SFgate 5.0

SFgate and Heterogeneous Databases


Heterogeneous Databases

If there is the need to query more than one WAIS database in parallel the one setting up a query interface may be lucky and the fields available in the different databases coincide exactly in each of the databases. But the more common case is that there are different fields in different databases. The schemas of the databases differ.

In most cases this is due to different types of the documents stored in the databases, e.g. the one database holds references to literature while another one holds product descriptions.

For databases with documents not differing to much in their types we present a means to deal with the heterogeneity of the database schemas. SFgate 5.0 is suited to handle heterogeneous databases holding references to literature, like e.g. articles, books, reports.

Mapping of Attributes

The problem with heterogeneous database schemas is to get a translation of queries referring to the external schemas to a query formulation referring to the conceptual schema of each database to query.

The external schema is manifested in a query form, where the user may have the possibility to choose one or more databases to query, and - more crucial - a set of attributes which can be used to formulate a query. There may exist several input fields referring to some of these attributes, but in general the user should have the possibility to use any of the predefined attribute set to formulate his query.

The conceptual level of a database is given by the database schema, i.e. by the fields and their types existing in the database.

Now the task for each database to query is to take the attributes from a given query and map them on the most suitable attributes being part of the database schema.
- - - - -
• STUDY QUESTIONS
A: Answer these questions from the SFgate text, one per line:
(i) What kind of heterogeneous databases is SFgate 5.0 suited to handle?
(ii) What gives the conceptual level of a database?
(iii) Where is the external schema manifested?
B: Can you reproduce the stretch of the SFgate text from "SFgate and Heterogeneous" through "articles, books, reports." word for word?
The lines below come from a separate source unrelated to the SFgate text.

• EXTRACTED RECORDS
- - - - -
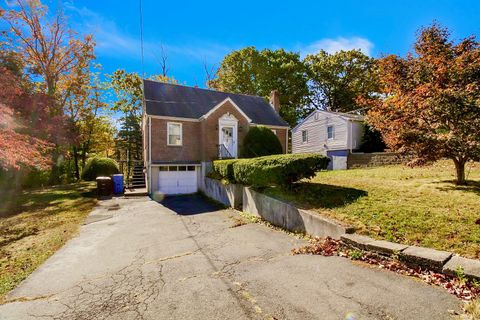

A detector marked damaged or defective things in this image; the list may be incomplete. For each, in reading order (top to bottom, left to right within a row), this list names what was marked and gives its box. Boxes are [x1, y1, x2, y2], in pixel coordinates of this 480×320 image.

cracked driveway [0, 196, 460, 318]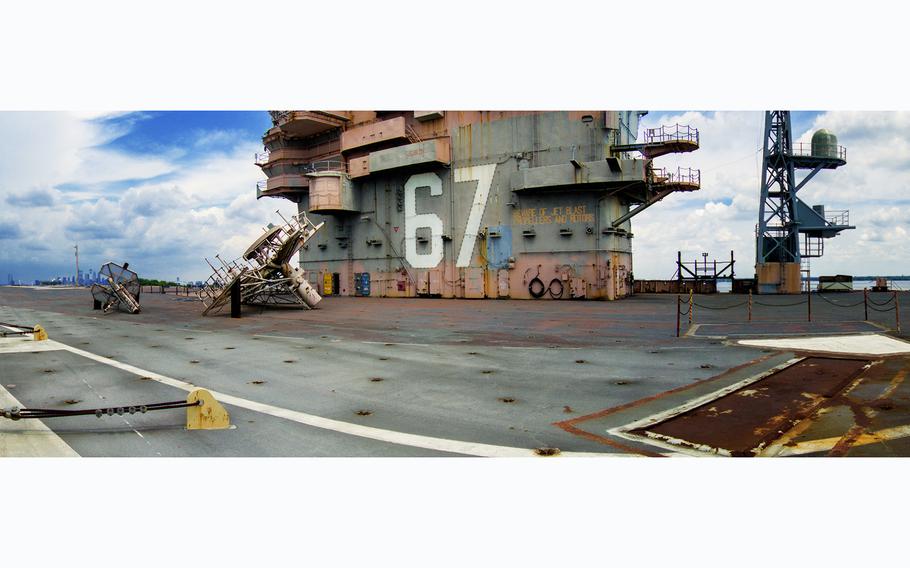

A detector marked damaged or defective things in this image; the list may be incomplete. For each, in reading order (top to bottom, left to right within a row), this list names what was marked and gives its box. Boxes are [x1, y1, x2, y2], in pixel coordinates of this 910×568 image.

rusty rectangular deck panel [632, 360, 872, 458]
- - - - -
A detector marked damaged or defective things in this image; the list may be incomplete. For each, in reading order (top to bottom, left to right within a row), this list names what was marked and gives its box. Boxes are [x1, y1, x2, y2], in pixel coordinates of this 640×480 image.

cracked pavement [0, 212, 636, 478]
- - - - -
• SOLUTIONS BY TASK
A:
(i) Heterogeneous databases holding references to literature, such as articles, books and reports.
(ii) The database schema, i.e. the fields and their types existing in the database.
(iii) In a query form.

B:
SFgate and Heterogeneous Databases


Heterogeneous Databases

If there is the need to query more than one WAIS database in parallel the one setting up a query interface may be lucky and the fields available in the different databases coincide exactly in each of the databases. But the more common case is that there are different fields in different databases. The schemas of the databases differ.

In most cases this is due to different types of the documents stored in the databases, e.g. the one database holds references to literature while another one holds product descriptions.

For databases with documents not differing to much in their types we present a means to deal with the heterogeneity of the database schemas. SFgate 5.0 is suited to handle heterogeneous databases holding references to literature, like e.g. articles, books, reports.